Zadić kündigte an, sie plane „unter Einbindung der Vertreter*innen der der LGBTIQ*-Community eine würdige Gedenkmöglichkeit für die in der zweiten Republik zu Unrecht aufgrund ihrer sexuellen Orientierung Verfolgten schaffen“. So wolle die Justiz die Betroffenen und das Leid, das sie erfahren haben, sichtbar machen.

Bis zur Strafrechtsreform unter SPÖ-Justizminister Christian Broda im Jahr 1971 galt in Österreich ein Totalverbot für gleichgeschlechtliche Handlungen unter Männern. Insgesamt wurden in der 2. Republik rund 25.000 Personen – vor allem schwule und bisexuelle Männer – wegen „gleichgeschlechtlicher Unzucht“ verurteilt.

Mehr als 25.000 Personen wurden wegen ihrer Homosexualität strafrechtlich verurteilt

Die gleichzeitig mit der Aufhebung des Totalverbots eingeführten neuen Strafrechtsbestimmungen wurden erst in den Jahrzehnten danach abgeschafft: das Verbot der männlichen Prostitution im Jahr 1989, ein Vereins- und ein Werbeverbot im Jahr 1997 sowie erst 2002 ein höheres Schutzalter für Sexualkontakte zwischen männlichen Sexualpartnern: Während dieses für Lesben und Heterosexuelle bei 14 Jahren lag, war Sex zwischen schwulen Männern erst mit 18 Jahren erlaubt.

„Die Schrecken der strafgerichtlichen Verfolgung von Lesben, Schwulen und Bisexuellen ist eines der düstersten Kapitel der 2. Republik.

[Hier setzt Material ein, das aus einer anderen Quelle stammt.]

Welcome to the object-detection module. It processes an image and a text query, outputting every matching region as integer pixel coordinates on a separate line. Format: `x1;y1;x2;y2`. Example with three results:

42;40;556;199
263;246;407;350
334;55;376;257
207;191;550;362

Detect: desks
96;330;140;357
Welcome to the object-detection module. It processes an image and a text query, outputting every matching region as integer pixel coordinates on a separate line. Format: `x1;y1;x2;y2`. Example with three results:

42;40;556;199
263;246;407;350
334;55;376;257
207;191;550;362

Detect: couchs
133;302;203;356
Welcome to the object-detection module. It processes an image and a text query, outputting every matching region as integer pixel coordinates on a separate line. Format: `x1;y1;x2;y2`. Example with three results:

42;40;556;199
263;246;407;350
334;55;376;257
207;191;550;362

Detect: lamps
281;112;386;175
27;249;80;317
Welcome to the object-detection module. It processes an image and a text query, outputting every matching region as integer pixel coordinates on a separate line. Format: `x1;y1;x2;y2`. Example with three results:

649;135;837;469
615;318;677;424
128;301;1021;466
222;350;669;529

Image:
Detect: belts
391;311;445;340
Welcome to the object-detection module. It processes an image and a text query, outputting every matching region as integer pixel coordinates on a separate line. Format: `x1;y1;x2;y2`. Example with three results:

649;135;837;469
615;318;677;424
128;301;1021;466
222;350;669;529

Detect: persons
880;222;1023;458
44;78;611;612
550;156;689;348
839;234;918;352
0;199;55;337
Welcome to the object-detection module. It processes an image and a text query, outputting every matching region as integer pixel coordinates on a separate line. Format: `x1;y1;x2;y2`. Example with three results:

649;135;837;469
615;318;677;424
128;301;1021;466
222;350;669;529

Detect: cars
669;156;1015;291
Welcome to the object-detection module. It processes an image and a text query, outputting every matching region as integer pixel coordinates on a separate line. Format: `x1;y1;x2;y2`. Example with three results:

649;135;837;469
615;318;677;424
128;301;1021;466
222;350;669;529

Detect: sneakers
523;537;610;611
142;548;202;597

Ich freue mich, dass Alma Zadić sich heute im Namen der Justiz für das begangene Unrecht an Lesben, Schwulen und Bisexuellen entschuldigt. Es ist ein tief berührender Moment und die angekündigte Gedenkmöglichkeit ist ein notwendiger Schritt zur Aufarbeitung“, sagt Ewa Ernst-Dziedzic, Sprecherin der Grünen für LGBTIQ- und Menschenrechte.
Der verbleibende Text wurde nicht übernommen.